# First Cockatiel - Stewie



## bigwaa (Mar 10, 2014)

*First Cockatiel - Stewie - Updated 1st post*

Me and my partner’s first cockatiel - Stewie - checking out the new view from his cage. 1 year old cinnamon (I think). Yes we had the wings clipped to start with. He can still fly fairly well from the couch to the cage about 3m.

Cheers

Added picture: Having dinner together.


----------



## TamaMoo (Jan 12, 2014)

He's gorgeous!


----------



## M'éanín's Mommy (Jan 20, 2014)

Beautiful bird....is he Cinnamon or Grey? I can't tell from lighting.


----------



## sunnysmom (Sep 23, 2011)

Very cute!


----------



## Bagheera (Feb 27, 2014)

He looks like a Grey to me 

Congrats on your new bird! I just got my first Cockatiel too!


----------



## SoCalTiels (Oct 8, 2013)

I can't quite tell either, looks almost cinnamon up towards the back of the neck a bit. What a pretty boy though! Congrats


----------



## brittbritt (Oct 25, 2008)

What a handsome bub you have.


----------



## bigwaa (Mar 10, 2014)

Cheers, guys Not dark enough to be a grey - but I am no expert. I will post a better pic sometime.


----------



## Vickitiel (Oct 10, 2012)

Welcome to the forum!

He's a cinnamon, not a grey. And a very handsome one too.


----------



## Renae (Feb 9, 2008)

Very cute, I love the Cinnamon mutation.


----------



## Mezza (Feb 19, 2013)

What a cutie! Yep, I am a sucker for cinnamons as well.


----------



## goose'smom (Jan 1, 2014)

Awww so cute! I love the name stewie!!


----------



## bigwaa (Mar 10, 2014)

goose'smom said:


> Awww so cute! I love the name stewie!!


Cheers  He's doing well although he sleeps in his food bowl.


----------



## Tisena (Sep 28, 2013)

bigwaa said:


> Cheers  He's doing well although he sleeps in his food bowl.
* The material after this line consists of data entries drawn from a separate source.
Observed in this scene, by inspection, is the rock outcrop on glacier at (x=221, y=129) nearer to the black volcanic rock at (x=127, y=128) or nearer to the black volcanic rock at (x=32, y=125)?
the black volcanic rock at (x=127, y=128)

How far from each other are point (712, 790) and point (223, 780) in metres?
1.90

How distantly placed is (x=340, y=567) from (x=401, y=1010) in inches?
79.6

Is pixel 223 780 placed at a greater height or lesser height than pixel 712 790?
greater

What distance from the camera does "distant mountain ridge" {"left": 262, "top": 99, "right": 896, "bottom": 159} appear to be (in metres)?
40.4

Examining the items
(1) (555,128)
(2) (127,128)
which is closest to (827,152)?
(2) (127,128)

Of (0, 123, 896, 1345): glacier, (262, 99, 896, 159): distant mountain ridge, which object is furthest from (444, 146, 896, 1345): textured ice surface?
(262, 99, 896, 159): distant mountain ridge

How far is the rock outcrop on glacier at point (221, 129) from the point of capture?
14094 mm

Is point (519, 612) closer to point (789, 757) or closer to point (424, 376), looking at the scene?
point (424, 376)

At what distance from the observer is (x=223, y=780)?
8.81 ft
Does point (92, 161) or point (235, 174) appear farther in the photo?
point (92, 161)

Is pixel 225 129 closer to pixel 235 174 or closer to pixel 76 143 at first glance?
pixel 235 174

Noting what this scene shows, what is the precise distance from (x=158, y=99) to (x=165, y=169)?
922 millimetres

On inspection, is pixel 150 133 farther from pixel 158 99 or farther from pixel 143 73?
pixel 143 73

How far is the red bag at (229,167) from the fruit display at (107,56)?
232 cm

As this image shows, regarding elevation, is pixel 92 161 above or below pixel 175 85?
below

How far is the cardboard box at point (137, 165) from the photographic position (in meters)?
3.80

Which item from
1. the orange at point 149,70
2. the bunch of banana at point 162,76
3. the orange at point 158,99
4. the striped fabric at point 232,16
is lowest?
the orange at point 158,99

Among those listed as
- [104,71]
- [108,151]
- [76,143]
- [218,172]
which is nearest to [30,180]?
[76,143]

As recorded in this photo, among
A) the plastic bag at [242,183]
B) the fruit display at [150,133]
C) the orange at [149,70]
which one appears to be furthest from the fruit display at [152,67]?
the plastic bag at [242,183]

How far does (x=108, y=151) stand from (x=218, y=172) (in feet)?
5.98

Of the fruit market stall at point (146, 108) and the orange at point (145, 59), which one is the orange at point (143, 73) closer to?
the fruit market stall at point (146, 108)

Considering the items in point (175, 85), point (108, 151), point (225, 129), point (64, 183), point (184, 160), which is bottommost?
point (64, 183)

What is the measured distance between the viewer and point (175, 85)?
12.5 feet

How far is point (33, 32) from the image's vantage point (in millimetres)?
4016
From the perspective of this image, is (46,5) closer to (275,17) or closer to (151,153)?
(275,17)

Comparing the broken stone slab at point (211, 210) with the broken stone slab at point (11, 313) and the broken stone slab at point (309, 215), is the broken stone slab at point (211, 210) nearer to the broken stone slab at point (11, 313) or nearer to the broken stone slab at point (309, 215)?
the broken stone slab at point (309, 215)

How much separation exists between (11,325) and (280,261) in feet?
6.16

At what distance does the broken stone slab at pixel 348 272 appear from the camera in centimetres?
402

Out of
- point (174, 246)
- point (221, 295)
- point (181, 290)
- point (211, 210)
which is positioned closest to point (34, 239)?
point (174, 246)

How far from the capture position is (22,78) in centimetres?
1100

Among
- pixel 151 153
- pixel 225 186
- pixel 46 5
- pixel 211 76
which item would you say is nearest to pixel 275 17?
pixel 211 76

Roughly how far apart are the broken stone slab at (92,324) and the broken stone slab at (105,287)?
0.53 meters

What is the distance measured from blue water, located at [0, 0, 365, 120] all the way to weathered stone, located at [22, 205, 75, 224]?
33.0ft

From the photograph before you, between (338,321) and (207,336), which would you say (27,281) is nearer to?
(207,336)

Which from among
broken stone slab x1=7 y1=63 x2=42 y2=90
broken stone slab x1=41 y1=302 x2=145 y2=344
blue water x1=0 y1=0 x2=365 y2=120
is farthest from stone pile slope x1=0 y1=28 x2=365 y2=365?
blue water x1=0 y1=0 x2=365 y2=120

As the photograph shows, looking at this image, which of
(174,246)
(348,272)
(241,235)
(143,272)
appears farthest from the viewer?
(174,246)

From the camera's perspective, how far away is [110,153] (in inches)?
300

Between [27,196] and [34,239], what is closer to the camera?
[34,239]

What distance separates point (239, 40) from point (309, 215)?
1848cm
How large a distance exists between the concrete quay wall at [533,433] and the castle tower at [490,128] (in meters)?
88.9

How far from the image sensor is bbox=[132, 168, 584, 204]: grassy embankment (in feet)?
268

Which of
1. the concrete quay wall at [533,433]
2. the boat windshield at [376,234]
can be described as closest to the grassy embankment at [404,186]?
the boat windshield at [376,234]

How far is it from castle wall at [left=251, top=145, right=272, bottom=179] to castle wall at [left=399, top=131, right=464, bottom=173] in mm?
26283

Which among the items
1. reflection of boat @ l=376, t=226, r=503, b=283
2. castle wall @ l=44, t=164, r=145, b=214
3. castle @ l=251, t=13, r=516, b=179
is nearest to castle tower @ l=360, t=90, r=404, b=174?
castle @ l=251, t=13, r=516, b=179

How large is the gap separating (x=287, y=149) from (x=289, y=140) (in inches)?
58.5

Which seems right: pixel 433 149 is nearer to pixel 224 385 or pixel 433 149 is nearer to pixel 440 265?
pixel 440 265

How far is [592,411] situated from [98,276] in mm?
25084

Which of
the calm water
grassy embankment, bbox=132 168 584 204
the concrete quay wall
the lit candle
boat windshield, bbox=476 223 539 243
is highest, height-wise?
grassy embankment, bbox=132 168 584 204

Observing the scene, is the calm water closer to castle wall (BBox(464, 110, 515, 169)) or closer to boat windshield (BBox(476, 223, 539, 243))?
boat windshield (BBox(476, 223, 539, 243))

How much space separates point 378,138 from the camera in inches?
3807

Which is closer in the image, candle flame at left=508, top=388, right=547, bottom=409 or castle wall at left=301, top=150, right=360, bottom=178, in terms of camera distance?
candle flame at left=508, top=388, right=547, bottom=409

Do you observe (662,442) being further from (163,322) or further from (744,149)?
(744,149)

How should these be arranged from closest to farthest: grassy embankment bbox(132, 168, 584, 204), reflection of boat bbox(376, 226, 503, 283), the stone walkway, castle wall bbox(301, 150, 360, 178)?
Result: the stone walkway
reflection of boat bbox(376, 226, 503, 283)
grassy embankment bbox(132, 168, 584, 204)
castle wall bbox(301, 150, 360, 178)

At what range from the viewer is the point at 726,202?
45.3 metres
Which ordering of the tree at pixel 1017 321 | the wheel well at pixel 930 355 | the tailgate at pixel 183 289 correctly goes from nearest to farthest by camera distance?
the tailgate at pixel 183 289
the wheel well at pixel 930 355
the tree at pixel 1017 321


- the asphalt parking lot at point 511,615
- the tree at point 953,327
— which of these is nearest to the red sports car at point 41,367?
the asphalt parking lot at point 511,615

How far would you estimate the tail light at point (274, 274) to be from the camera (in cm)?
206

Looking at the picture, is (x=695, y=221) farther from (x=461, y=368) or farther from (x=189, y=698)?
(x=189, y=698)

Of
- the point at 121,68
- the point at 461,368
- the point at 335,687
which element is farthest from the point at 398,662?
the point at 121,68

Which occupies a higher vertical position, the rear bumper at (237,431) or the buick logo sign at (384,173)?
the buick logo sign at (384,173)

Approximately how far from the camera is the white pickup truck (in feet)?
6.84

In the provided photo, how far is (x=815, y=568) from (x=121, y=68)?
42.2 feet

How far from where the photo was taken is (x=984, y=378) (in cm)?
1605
haha that's a young thing 

He's beautiful....and he looks like my Sammy! but non-pastelfaced haha same kind of markings though!


----------



## catalinadee (Jan 1, 2011)

He's beautiful


----------



## bigwaa (Mar 10, 2014)

> haha that's a young thing


Cheers for that advice. He is really coming along after 3 days happy to sit on your shoulder and is good with other people. Even sits on me and my parnter's chest and loves a scratch for hours.


----------



## nwoodrow (Feb 13, 2011)

here is a picture of a normal grey male (if it comes out correctly) hes darker than what your picture shows, the other picture was my white faced cinnamon pearl pair (rio the male may not look like it but when I got him he looked like the hen, lol)


----------



## bigwaa (Mar 10, 2014)

First post updated with picture.


----------



## nwoodrow (Feb 13, 2011)

theres too much interfering light to tell, my camera gives me a green hand for best photo, yellow for medioche, and red for bad, fuzzy, to much light in the way if the person who took the picture did it with the light behind them it might come out better


----------



## Janalee (Jul 25, 2012)

*Stewie*

What a pretty bird! I have never seen a cinnamon cockatiel. Is that mutation not available in the US?


----------